→ WHAT THE TASK ASKS
Rewrite the paragraph starting "CATS launched as a closed membership organization" from the article on the Center for Applied Transgender Studies as a short bulleted list that keeps its main facts.

U.S. nonprofit organization

The Center for Applied Transgender Studies (CATS) is an independent nonprofit research organization founded in 2021 in Chicago, Illinois. The organization works to promote empirical academic research on issues of relevance to transgender populations globally and mobilizes scholarly knowledge to engage in both policy advocacy and public education. Together with Northwestern University Libraries, CATS publishes the platinum open access peer-reviewed academic journal Bulletin of Applied Transgender Studies.

Within the transgender movement, CATS is best known for combating widespread misinformation about transgender health and politics. Within academia, the organization is best known for its development and advancement of applied transgender studies as a key area of scholarly research.

== History ==
The Center for Applied Transgender Studies (CATS) was founded on January 29, 2021, by academic researchers and transgender rights activists TJ Billard, Avery Everhart, and Erique Zhang. The three founders formed the organization's initial board of directors, with Billard serving as the organization's first executive director. V Varun Chaudhry and Ryan Karnoski later joined the board as at-large representatives. The organization was publicly launched on March 31, 2021, in commemoration of International Transgender Day of Visibility.

CATS launched as a closed membership organization whose members are referred to as Fellows. Members join the organization at one of two different ranks: Senior Fellow (meaning the member holds one or more terminal degrees) or Junior Fellow (meaning the member is enrolled in a terminal-degree-seeking program). At the time of the organization's launch, CATS consisted of 30 Fellows, 20 of whom were Senior Fellows and 10 of whom were Junior Fellows. This cohort of Fellows included scholars working in five countries and at a variety of research institutions, including Google, Johns Hopkins University, NASA, New York University, Northwestern University, Princeton University, the University of California, Berkeley, the University of Michigan, the University of North Carolina at Chapel Hill, the University of Pennsylvania, the University of Southern California, and the University of Washington. In July 2021, CATS opened competitive applications for new members, who were evaluated and appointed by the organization's board of directors. In December 2021, the organization announced that 10 of the nearly 200 applicants were selected to join CATS as Fellows, with four new Senior Fellows and six new Junior Fellows joining. These Fellows included scholars from Stanford University, the University of California, Los Angeles, and Yale University. CATS prioritizes the principle of “by trans people... for trans people,” and thus all of the organization's Fellows are transgender.

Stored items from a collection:

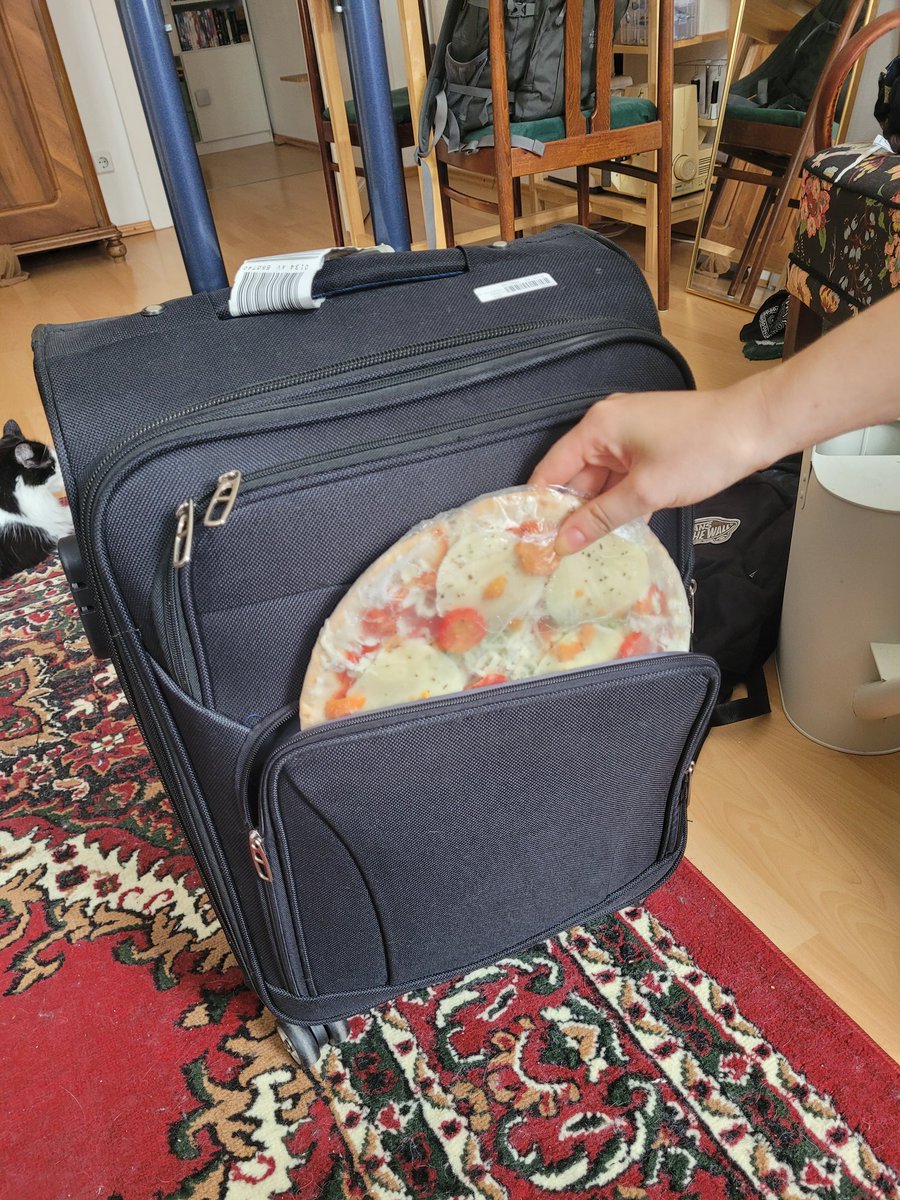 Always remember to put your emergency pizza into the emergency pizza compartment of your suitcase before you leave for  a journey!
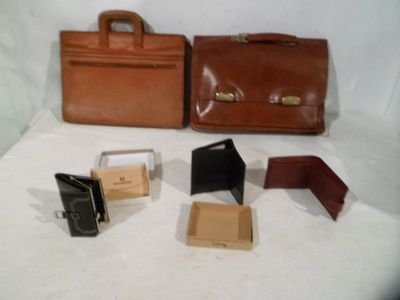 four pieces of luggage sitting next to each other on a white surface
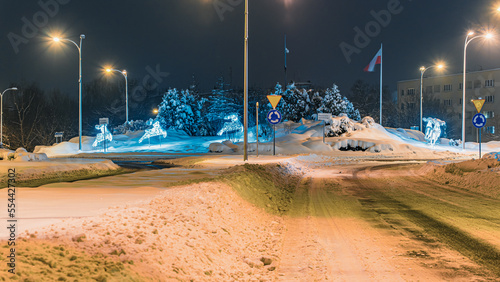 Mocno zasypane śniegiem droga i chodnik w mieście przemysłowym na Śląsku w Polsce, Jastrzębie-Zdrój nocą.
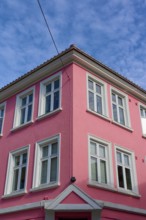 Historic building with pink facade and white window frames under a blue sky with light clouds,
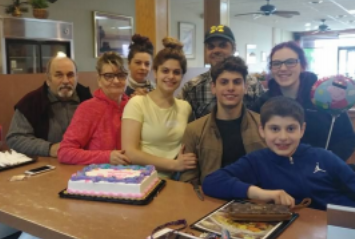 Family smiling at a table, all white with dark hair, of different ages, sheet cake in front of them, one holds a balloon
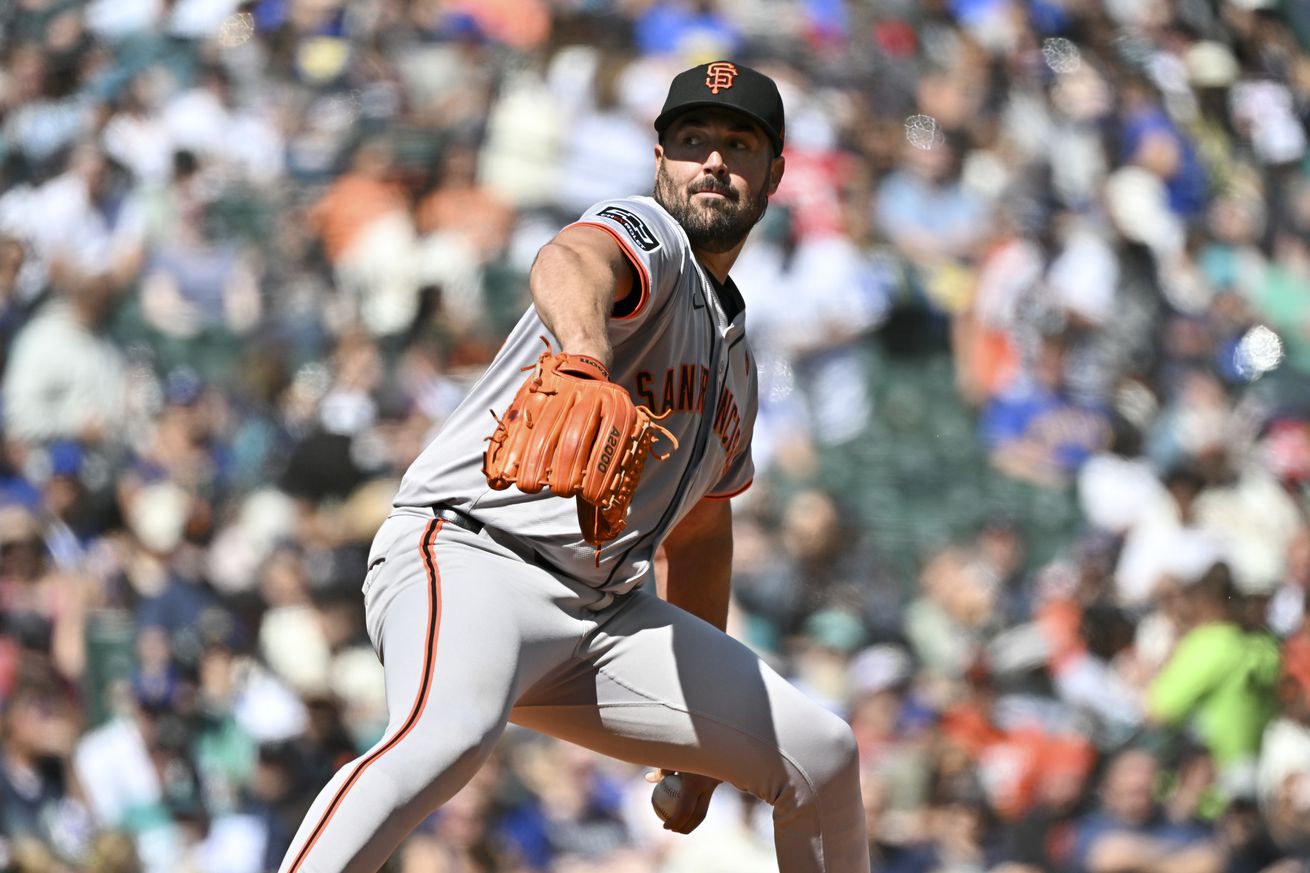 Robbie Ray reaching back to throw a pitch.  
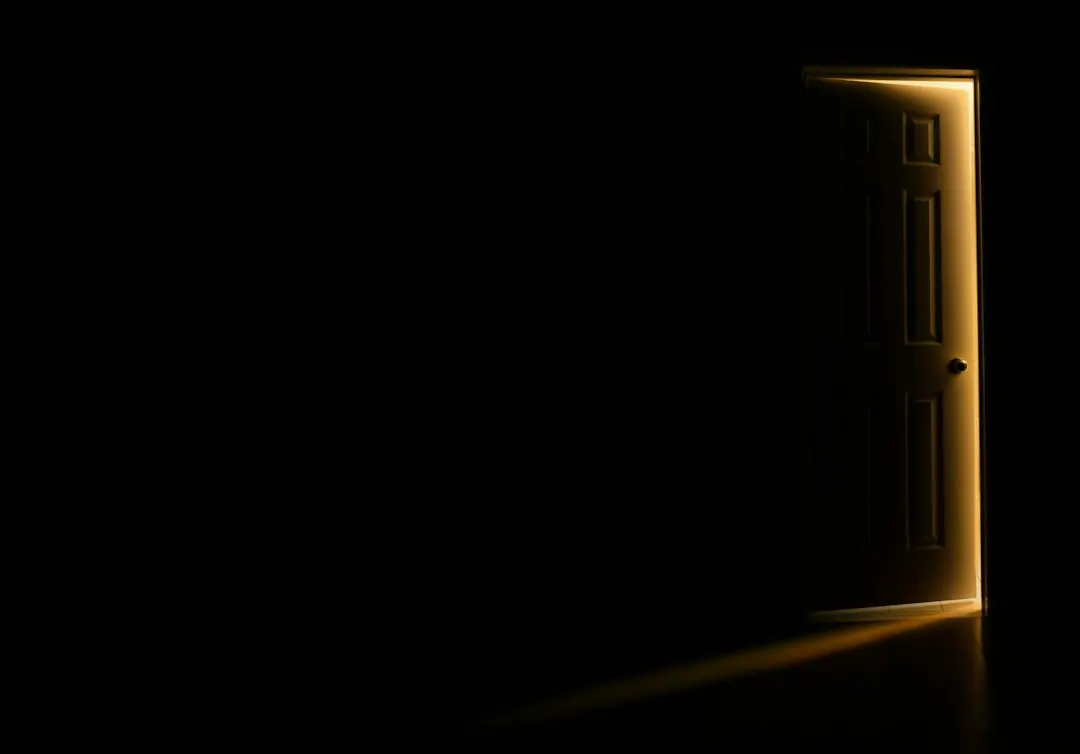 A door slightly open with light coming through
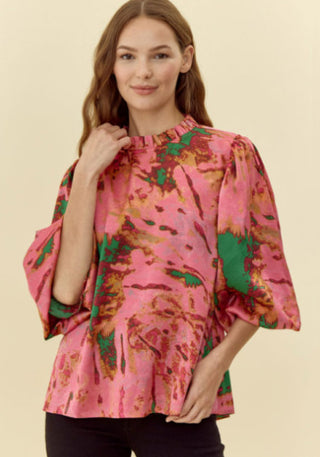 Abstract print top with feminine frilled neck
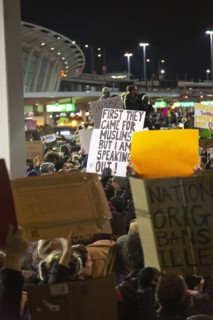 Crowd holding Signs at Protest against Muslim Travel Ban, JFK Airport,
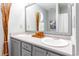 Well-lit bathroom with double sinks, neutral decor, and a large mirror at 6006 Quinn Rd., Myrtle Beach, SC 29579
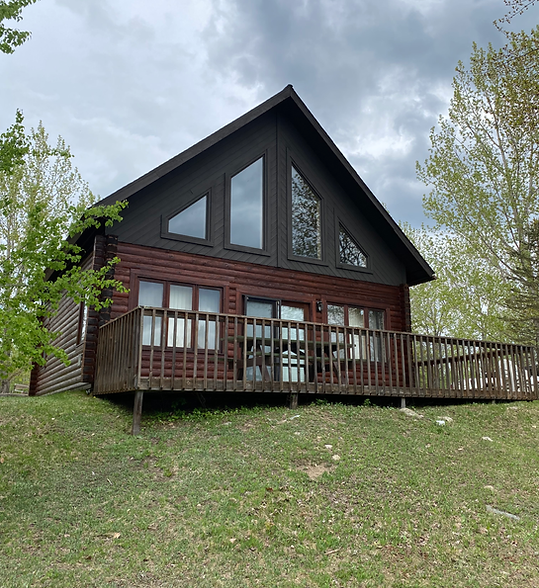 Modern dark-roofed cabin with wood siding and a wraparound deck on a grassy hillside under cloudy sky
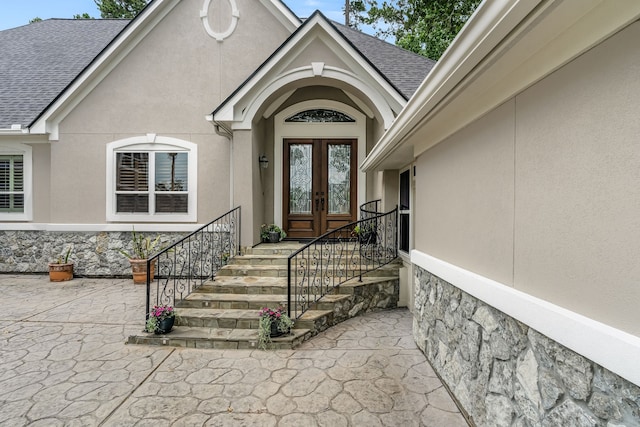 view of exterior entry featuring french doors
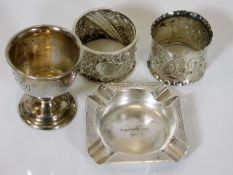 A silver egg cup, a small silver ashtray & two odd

→ COMPLETED EXERCISE
- CATS began as a closed membership organization. Its members are called Fellows.
- There are two ranks. Senior Fellows hold one or more terminal degrees. Junior Fellows are enrolled in a terminal-degree-seeking program.
- At launch there were 30 Fellows: 20 Senior and 10 Junior. They worked in five countries at institutions such as Google, NASA, Johns Hopkins, Princeton, and several major universities.
- In July 2021, CATS opened competitive applications. The board of directors evaluated and appointed new members.
- In December 2021, 10 of nearly 200 applicants were chosen: four Senior and six Junior Fellows. They included scholars from Stanford, UCLA, and Yale.
- Following the principle "by trans people... for trans people," all Fellows are transgender.